Whew! That was a lot of work. We used a few tricks. One was that you can slice using True and False values in numpy. Let's see a smaller example:

In [20]:

```
x = np.array([4, 10, 20])
my_slice = [True, False, True]
x[my_slice]
```

Out[20]:

The other thing we did is convert the array into floating point numbers. Recall that in `numpy`

each array can only be one data type. The original chicken dataset had strings in it, like 'linseed', so that the whole array was strings. We thus had to convert to floats to do calculations on the chicken weights. We used the `astype()`

method on the array.

So we found which rows had their second column (the category column) be equal to category `c`

and then slice out those rows.

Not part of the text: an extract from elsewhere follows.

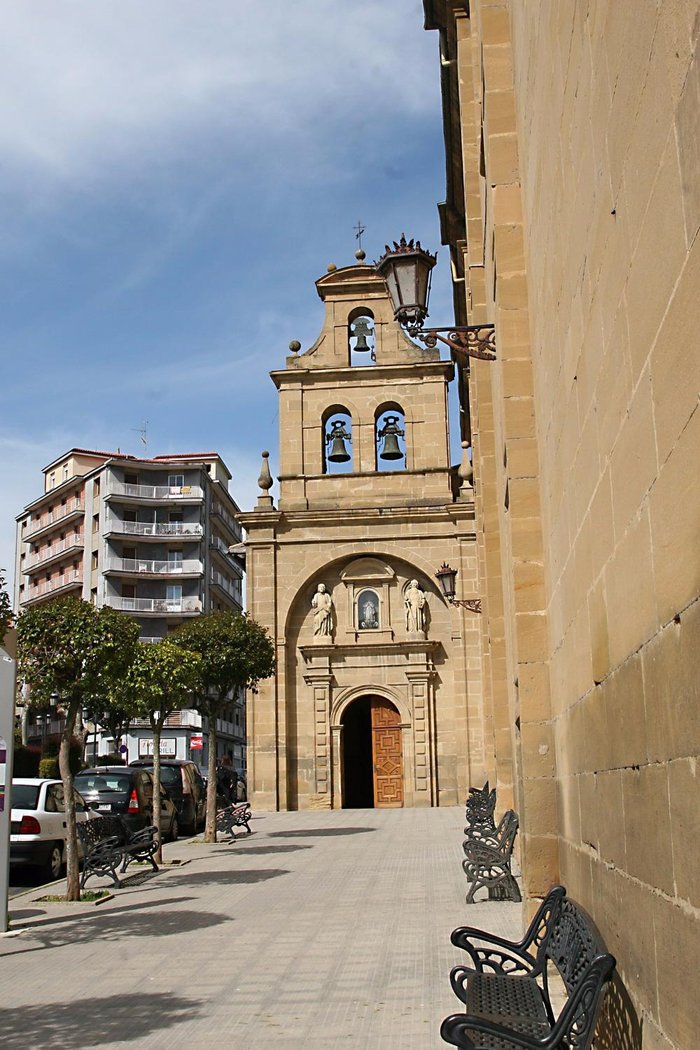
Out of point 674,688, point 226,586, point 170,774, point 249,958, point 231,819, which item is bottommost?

Now we can make the boxplot.

In [21]:

```
#NOTICE WE USE Seaborn not PLT
sns.boxplot(data=data_as_arrays)
#Need to replace the ticks (0, through N - 1) with the names of categories
plt.xticks(range(len(categories)), categories)
plt.xlabel('Feed')
plt.ylabel('Chicken Mass in Grams')
plt.show()
```

The box plot shows a quite a bit of information. It should the median in as a horizontal line over the box. The box itself shows the middle two quartiles and the "whiskers" show the bottom 10th and upper 90th percentiles of the data. The points outside of the boxs are outliers.

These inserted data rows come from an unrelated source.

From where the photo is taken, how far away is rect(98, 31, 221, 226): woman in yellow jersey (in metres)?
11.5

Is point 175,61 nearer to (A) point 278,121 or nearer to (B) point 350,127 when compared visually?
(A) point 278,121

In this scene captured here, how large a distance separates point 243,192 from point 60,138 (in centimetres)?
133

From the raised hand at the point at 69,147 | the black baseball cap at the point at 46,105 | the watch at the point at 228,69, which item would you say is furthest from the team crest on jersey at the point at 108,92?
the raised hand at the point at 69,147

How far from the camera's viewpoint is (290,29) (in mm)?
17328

Just like how we saw that you can use kernel density estimation to provide richer information, we can apply this to boxplots as well.

In [22]:

```
sns.violinplot(data=data_as_arrays)
#Need to replace the ticks (0, through N - 1) with the names of categories
plt.xticks(range(len(categories)), categories)
plt.xlabel('Feed')
plt.ylabel('Chicken Mass in Grams')
plt.show()
```

In this plot, you can see the original boxes inside the "violins". The violins show the same thing we saw above with Kernel Density Estimation and shows how spread the data is.